Wednesday, 4 June 2014

Why I judge a country by its markets.

Picture the scene: it’s Saturday morning and it’s drizzling. Not enough to get properly wet, but sufficiently to make you miserable. Oversized, greying pants hang limply alongside equally pale veg, and a hoarse-voiced hawker informs the non-existent crowds of their unintelligible prices. Next door, a gaggle of teenagers weigh up the risks of counterfeit make-up and pick over a selection of expletive-emblazoned t-shirts. Welcome to the Great British market.
                Thankfully, over recent years the British public has been making a stand. Farmers’ Markets are popping up like woodland mushrooms, tentatively proposing an alternative of artisan cheeses, fresh deli goods and a healthy supply of mouth-watering cakes. But here’s what I don’t understand – here in Blighty, these oases for the taste buds have become a privilege, whereas in many countries across the globe they remain a part of everyday life. How many Brits alive today remember that being our norm? My nearest town is named for its market, but the very thought of popping over to pick up my spuds makes me want to put my head in a rotisserie oven. While other nations throng on a bi-weekly basis, ours seem to carry with them a whiff of pretention or poverty.
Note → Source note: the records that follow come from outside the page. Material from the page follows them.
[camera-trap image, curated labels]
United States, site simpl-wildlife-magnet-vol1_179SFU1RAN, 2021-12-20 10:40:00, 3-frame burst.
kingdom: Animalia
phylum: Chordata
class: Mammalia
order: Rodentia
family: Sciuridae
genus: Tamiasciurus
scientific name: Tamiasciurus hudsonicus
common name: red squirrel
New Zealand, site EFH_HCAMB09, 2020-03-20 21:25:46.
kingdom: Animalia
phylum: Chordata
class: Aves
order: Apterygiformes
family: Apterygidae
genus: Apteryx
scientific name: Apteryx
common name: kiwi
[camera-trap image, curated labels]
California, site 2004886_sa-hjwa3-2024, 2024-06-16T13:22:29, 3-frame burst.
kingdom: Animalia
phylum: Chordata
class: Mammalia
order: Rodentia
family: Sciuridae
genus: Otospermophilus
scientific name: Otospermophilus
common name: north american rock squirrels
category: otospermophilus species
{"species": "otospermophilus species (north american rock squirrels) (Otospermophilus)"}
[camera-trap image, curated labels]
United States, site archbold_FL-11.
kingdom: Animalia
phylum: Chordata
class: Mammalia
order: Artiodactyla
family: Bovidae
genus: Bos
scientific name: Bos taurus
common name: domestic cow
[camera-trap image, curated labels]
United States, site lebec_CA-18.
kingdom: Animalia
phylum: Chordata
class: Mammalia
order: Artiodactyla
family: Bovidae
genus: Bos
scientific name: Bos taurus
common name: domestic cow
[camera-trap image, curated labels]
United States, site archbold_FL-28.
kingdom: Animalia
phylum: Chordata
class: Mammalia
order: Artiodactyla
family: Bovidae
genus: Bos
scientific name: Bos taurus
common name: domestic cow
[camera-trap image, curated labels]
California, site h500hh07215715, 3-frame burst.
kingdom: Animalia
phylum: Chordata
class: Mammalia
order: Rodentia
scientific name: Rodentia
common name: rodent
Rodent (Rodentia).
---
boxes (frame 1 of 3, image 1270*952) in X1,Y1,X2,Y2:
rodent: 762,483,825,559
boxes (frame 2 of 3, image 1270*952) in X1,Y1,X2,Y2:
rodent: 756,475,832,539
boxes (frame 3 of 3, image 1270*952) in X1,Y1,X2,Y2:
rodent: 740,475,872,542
                When I’m abroad, the local market is invariably one of the first things I check out and I will happily spend hours meandering through aisles of seductive, voluptuous fruit and drooling over wheels of unknown cheeses. For me, a healthy market shows a healthy mentality (and appetite, though I consider them to be much the same thing), community spirit and, most importantly, care about what goes in your food. Surely the weekly shop could be transformed from harassed parents balancing babies and bread, toddlers and tissues to hunting down the best bargain in the fresh air and communicating with real people, rather than a label on a shelf? From a financial perspective, yes, it is a bit pricier, but get down at the end of the day and you can get some great bargains. Beside, there’s a lesson to be learned that looks aren’t everything, even when it comes to bananas. Anyway, I’ll be taking quality over quantity every time.

Sunday, 11 May 2014

Why I no longer consider myself a ‘British’ citizen.

On the day after the highlight of the European calendar and as the elections draw ever nearer, the relationship between Britain and Europe is under close scrutiny. Naturally, that makes me want to chuck my two-pennyworth into the mix and publicly stick two international fingers up at that party in the purple and yellow.

                We in the island nation of Great Britain have a history of considering ourselves as being a little bit different to our European neighbours, something that may be due to the puddle of water between us and the rest of the world, or possibly because of what my mother would call ‘small man syndrome’, but it’s about time we recognise that we are a product of Europe and the wider world perhaps more than anywhere else. Everything which we consider as part of our unique British heritage has been given to us, forced on us or borrowed/ adopted/ stolen by us; our language, our monarchy, our religion, even our beloved tea, it all comes from overseas. (Except perhaps Morris Dancing, about which the less said, the better.) There are of course some genius home-grown traditions – cheese rolling and tossing the caber spring to mind, but in general these are regional rather than part of our shared British culture.

                But this is one of the few things that I really love about Britain. We have so much that we are perfectly warranted in moaning about (the weather, naturally) but this hotchpotch of cultures is not one of them. If you want to find ‘pure’ British culture, I think you’d have to be looking back to pre-Roman Britain (and I thoroughly recommend you do, it’s fascinating) but let’s accept that we are the original melting pot and make the most of it. We’re no Madagascar, a strange petri-dish of oddities grown in total isolation; rather our Britishness was forged in the furnace of Europe over centuries, even millennia. Even those who have never got as far as those gleaming cliffs have roots that spread further than we ever stop to think about; we owe it to ourselves and the rest of the global community to recognise it and keep in close contact with our heritage. We have shaped nations across the globe, but let’s not forget just how much they have shaped us.